Try it
Make an exact copy of all the entries shown below.
Data for the task: Begin
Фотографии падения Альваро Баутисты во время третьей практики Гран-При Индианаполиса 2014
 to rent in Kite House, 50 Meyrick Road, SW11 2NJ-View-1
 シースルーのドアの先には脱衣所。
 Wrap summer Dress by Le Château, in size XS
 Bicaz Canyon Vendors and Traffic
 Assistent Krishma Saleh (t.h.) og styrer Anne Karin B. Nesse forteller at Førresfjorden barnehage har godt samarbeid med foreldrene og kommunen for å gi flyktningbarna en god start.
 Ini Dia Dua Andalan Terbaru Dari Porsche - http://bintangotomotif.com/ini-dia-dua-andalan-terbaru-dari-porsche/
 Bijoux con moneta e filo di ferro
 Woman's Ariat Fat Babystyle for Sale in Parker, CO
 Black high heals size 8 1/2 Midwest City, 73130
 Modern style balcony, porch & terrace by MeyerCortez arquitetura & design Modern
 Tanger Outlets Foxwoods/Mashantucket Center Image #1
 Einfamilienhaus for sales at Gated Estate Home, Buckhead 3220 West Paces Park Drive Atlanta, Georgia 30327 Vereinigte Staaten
Data for the task: End
Output
Фотографии падения Альваро Баутисты во время третьей практики Гран-При Индианаполиса 2014
 to rent in Kite House, 50 Meyrick Road, SW11 2NJ-View-1
 シースルーのドアの先には脱衣所。
 Wrap summer Dress by Le Château, in size XS
 Bicaz Canyon Vendors and Traffic
 Assistent Krishma Saleh (t.h.) og styrer Anne Karin B. Nesse forteller at Førresfjorden barnehage har godt samarbeid med foreldrene og kommunen for å gi flyktningbarna en god start.
 Ini Dia Dua Andalan Terbaru Dari Porsche - http://bintangotomotif.com/ini-dia-dua-andalan-terbaru-dari-porsche/
 Bijoux con moneta e filo di ferro
 Woman's Ariat Fat Babystyle for Sale in Parker, CO
 Black high heals size 8 1/2 Midwest City, 73130
 Modern style balcony, porch & terrace by MeyerCortez arquitetura & design Modern
 Tanger Outlets Foxwoods/Mashantucket Center Image #1
 Einfamilienhaus for sales at Gated Estate Home, Buckhead 3220 West Paces Park Drive Atlanta, Georgia 30327 Vereinigte Staaten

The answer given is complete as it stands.